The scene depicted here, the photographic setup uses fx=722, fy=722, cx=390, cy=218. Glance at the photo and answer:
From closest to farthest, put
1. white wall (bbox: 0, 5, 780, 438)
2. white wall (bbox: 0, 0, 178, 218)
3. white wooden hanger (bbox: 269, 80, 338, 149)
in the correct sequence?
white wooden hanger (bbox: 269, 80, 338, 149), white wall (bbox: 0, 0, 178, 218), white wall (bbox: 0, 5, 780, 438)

-.-.-

- What to do -
Recast each of the records above as a numbered list with one line per item, leaving out any blank lines.

- Result of this task -
1. The scene depicted here, the photographic setup uses fx=722, fy=722, cx=390, cy=218. Glance at the photo and answer:
2. From closest to farthest, put
3. 1. white wall (bbox: 0, 5, 780, 438)
4. 2. white wall (bbox: 0, 0, 178, 218)
5. 3. white wooden hanger (bbox: 269, 80, 338, 149)
6. in the correct sequence?
7. white wooden hanger (bbox: 269, 80, 338, 149), white wall (bbox: 0, 0, 178, 218), white wall (bbox: 0, 5, 780, 438)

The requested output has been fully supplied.